Speaking on Metro TV’s Good Morning Ghana, Musah-Saaka said governments are often judged not by the intentions behind their policies but by how those decisions affect the everyday lives of citizens.
“When you are in power, you see the things you put in place,” she said. “But the real issue is whether those efforts are sustainable and whether they actually make life better for the ordinary Ghanaian.”
She explained that several factors that went against the NPP administration under former President Nana Addo Dankwa Akufo-Addo were rooted in lived experiences rather than political messaging.
“Some of the things that worked against us were not just issues on paper,” she said. “It was how people felt those decisions in their own lives.”
Musah-Saaka pointed specifically to the domestic debt exchange programme, popularly referred to as the haircut, noting that images of elderly bondholders picketing deeply damaged public confidence in the government.
“When the elderly were seen protesting, it struck a nerve,” she said. “That went strongly against us while we were in power.”
She added that voters tend to assess governments based on basic survival needs rather than political explanations.

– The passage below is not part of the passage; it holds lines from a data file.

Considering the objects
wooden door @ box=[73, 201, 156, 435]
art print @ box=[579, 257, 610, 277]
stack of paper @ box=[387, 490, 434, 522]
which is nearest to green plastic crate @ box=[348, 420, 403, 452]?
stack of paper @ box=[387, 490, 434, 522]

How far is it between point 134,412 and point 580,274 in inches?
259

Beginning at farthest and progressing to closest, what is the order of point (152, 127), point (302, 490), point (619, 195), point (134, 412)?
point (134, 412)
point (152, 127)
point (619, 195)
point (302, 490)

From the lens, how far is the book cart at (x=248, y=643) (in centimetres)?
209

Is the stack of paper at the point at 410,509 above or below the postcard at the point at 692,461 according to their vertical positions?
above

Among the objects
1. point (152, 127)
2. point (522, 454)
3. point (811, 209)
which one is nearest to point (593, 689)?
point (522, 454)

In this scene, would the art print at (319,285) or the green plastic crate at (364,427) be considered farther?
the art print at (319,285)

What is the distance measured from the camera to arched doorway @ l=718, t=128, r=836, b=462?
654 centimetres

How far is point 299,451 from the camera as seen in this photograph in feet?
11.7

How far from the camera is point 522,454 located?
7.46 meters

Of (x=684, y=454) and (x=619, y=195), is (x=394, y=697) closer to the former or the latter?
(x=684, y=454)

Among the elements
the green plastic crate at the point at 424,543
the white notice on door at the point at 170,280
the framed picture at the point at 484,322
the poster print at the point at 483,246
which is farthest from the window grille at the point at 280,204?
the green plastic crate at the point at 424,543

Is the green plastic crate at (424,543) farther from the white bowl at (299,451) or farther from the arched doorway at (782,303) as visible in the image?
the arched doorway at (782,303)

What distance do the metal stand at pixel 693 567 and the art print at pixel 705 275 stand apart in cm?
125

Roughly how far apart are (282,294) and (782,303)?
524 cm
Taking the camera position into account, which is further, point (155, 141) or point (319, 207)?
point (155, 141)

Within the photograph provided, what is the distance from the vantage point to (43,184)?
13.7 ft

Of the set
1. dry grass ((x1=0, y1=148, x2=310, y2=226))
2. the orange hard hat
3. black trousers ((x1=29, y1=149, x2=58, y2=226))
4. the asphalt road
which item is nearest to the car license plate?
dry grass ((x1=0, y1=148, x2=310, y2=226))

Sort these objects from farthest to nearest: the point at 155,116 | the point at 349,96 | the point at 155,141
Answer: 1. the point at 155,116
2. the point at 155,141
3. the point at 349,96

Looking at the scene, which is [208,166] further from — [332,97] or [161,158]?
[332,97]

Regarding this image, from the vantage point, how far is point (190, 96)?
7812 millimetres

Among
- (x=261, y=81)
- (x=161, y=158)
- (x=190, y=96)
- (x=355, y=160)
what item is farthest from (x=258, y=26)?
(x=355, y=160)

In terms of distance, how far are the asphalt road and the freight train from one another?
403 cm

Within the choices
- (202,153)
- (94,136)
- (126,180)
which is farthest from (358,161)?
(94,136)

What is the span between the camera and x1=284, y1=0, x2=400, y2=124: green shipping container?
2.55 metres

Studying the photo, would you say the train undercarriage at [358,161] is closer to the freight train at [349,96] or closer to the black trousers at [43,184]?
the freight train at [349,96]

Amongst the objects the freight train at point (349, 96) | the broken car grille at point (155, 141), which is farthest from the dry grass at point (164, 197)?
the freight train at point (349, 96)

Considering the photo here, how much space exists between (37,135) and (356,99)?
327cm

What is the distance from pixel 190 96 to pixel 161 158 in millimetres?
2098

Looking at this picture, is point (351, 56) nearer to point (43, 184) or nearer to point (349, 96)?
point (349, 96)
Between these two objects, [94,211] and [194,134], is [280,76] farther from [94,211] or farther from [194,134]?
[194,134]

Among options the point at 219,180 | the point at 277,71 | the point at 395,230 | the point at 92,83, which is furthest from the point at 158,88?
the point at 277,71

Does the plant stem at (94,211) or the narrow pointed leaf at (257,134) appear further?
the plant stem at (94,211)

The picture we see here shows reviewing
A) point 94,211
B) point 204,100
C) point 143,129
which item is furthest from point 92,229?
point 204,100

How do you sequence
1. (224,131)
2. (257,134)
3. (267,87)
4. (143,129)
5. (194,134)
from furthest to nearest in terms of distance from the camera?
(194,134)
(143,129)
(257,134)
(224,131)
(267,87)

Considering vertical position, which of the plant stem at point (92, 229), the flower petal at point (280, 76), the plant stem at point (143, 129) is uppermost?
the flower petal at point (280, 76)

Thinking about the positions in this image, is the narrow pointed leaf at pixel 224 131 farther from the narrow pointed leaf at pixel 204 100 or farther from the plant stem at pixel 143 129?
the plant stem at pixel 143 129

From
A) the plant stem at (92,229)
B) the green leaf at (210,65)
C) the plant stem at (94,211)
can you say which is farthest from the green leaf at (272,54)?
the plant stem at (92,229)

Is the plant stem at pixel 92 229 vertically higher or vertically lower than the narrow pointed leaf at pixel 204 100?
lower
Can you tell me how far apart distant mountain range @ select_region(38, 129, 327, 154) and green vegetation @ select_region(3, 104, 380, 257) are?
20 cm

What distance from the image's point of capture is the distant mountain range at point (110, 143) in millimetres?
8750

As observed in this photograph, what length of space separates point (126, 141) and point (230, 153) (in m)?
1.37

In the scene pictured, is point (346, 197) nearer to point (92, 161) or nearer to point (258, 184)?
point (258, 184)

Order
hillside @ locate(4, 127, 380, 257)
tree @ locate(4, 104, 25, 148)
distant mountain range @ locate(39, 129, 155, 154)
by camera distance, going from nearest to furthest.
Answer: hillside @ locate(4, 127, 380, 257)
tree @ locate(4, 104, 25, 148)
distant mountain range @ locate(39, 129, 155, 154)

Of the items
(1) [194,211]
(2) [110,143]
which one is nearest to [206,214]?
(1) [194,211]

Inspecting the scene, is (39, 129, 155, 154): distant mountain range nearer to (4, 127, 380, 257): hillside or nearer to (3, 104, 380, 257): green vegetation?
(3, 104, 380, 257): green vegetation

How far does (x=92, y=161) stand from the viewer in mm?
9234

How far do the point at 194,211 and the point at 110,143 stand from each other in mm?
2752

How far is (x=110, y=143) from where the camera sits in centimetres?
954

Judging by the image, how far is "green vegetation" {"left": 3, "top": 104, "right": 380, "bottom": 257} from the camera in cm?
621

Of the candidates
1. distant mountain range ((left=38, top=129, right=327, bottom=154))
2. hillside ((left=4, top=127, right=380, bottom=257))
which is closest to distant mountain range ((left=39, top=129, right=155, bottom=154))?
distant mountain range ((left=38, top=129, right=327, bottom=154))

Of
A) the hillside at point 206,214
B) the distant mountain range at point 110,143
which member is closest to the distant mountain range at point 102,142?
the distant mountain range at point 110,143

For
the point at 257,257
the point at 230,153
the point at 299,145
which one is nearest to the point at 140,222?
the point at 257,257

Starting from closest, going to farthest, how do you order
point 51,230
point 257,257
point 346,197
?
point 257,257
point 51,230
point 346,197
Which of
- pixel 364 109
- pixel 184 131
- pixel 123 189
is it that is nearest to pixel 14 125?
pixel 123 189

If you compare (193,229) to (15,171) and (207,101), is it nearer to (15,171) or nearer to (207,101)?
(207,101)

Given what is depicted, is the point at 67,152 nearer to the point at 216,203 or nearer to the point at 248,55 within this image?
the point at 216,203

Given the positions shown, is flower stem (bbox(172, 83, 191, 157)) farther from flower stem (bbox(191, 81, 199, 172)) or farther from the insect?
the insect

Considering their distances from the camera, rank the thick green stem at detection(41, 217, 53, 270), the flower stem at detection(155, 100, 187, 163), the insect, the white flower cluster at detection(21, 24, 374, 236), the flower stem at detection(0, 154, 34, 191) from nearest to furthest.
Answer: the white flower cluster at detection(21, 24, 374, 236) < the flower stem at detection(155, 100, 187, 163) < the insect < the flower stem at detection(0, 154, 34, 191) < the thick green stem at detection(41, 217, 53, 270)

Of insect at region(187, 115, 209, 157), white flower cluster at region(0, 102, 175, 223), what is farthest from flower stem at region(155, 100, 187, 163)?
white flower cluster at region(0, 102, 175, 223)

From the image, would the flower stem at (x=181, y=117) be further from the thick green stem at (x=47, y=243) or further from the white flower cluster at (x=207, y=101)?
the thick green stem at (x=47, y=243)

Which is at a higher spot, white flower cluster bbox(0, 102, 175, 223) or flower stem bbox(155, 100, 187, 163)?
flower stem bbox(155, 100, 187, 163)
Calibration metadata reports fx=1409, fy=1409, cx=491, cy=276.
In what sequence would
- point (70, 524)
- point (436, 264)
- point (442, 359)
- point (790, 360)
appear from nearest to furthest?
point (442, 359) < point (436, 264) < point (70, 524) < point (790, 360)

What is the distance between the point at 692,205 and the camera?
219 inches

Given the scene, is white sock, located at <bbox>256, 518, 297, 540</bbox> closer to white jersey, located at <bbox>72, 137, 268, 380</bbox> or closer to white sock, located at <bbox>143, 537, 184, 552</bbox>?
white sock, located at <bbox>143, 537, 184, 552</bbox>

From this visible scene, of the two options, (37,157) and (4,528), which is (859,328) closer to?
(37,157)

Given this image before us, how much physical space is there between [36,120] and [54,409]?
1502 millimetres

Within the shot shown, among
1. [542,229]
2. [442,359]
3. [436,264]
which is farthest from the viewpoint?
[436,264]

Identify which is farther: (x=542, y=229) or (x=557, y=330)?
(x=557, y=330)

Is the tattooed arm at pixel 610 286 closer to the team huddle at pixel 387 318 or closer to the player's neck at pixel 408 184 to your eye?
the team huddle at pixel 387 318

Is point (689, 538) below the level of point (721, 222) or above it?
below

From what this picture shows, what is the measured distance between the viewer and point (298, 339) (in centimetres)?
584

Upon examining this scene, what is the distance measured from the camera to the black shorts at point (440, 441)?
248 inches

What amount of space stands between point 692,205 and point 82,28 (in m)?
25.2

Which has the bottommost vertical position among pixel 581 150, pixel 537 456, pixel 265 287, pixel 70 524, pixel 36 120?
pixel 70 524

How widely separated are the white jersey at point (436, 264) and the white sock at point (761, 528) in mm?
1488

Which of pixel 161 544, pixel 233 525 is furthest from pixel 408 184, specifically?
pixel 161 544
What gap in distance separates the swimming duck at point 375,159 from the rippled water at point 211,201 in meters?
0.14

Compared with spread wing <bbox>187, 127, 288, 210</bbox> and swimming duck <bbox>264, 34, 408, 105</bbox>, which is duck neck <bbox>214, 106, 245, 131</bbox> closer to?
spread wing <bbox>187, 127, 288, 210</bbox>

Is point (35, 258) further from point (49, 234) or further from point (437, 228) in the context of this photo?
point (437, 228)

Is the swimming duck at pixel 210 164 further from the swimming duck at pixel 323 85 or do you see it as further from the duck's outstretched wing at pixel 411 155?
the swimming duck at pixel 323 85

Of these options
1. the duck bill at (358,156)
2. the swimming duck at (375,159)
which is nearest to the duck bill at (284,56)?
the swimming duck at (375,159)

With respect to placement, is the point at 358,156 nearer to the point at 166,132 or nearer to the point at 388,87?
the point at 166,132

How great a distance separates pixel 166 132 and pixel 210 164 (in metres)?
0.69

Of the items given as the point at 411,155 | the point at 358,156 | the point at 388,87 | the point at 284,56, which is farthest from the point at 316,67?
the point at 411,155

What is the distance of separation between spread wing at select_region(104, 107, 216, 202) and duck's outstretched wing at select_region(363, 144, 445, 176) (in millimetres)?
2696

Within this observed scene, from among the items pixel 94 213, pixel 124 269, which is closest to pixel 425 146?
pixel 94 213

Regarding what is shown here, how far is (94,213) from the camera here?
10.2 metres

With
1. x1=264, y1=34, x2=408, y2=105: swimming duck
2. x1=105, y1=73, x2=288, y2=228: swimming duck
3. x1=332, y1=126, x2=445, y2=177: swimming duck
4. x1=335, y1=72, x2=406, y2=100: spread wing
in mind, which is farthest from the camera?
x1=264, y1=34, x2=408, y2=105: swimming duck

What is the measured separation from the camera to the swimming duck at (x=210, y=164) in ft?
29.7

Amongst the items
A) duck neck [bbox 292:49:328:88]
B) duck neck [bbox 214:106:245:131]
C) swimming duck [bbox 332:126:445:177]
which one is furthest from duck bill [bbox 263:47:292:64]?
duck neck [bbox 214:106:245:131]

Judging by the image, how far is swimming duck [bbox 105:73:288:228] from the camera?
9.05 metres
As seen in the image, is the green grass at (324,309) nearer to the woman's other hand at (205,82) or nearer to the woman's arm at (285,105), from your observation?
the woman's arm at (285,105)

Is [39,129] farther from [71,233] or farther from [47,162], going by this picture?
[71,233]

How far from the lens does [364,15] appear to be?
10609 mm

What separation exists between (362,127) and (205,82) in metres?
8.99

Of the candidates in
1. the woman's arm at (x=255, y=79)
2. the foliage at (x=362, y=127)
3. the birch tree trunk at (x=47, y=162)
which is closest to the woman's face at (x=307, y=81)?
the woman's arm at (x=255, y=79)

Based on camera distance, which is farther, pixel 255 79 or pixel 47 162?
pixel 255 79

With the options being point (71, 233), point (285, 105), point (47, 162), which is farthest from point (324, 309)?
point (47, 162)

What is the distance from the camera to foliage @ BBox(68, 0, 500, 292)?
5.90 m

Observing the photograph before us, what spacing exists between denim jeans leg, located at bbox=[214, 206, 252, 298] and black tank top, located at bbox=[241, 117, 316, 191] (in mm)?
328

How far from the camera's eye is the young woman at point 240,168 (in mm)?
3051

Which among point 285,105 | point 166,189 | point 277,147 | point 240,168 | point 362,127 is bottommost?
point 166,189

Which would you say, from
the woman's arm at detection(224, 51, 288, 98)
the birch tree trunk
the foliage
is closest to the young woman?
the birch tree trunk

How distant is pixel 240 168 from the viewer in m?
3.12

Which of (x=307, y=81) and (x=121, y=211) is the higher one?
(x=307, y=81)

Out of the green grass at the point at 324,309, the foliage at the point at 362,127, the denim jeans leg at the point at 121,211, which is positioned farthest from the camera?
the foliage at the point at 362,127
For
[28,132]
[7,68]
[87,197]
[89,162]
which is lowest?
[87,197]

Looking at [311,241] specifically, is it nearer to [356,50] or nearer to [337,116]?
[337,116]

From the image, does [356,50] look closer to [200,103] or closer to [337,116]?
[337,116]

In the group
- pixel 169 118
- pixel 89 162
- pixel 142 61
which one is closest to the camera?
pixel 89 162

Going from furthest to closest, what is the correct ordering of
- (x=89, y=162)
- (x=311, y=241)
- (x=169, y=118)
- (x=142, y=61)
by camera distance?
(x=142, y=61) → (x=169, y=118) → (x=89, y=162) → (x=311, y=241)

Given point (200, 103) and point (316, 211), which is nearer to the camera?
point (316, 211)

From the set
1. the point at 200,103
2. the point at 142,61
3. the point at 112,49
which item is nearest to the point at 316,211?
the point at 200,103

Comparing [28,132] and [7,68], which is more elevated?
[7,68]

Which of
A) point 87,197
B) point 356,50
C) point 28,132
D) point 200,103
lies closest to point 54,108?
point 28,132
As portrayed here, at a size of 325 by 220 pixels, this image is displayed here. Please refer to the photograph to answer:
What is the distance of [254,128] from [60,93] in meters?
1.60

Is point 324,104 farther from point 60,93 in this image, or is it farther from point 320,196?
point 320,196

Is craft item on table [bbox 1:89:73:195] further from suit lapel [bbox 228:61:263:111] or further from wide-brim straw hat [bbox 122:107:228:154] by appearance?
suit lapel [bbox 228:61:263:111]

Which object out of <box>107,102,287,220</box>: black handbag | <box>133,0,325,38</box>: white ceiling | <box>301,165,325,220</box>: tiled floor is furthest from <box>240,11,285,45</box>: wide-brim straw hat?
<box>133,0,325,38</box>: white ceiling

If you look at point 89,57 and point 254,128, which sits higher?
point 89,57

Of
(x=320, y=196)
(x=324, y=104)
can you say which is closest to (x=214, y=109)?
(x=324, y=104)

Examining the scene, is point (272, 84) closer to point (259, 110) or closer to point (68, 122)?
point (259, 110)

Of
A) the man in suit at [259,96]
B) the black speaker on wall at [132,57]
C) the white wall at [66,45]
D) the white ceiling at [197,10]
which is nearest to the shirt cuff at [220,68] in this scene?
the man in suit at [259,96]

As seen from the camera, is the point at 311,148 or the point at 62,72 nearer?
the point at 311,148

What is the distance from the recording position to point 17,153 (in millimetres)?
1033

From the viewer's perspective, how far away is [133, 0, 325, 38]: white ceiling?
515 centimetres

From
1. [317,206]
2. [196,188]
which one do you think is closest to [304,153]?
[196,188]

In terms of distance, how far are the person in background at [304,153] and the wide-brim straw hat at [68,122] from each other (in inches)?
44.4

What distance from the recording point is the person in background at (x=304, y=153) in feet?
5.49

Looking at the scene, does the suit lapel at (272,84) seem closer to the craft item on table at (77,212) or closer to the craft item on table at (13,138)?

According to her, the key question many Ghanaians ask is how government decisions connect to essentials such as water, food, electricity and internet access.
“There has to be a clear connection between what a ruling party is saying and how people survive day to day,” she told host Moro Awudu.
Musah-Saaka warned that the same standard used by voters to judge the NPP could easily be applied to the ruling National Democratic Congress.
“The same measure that was used against us can be used against the NDC,” she said. “If people feel the same pressures, the same frustrations will surface.”
She stressed that no government is immune from public anger if citizens feel their daily lives are becoming harder, regardless of political promises or intentions.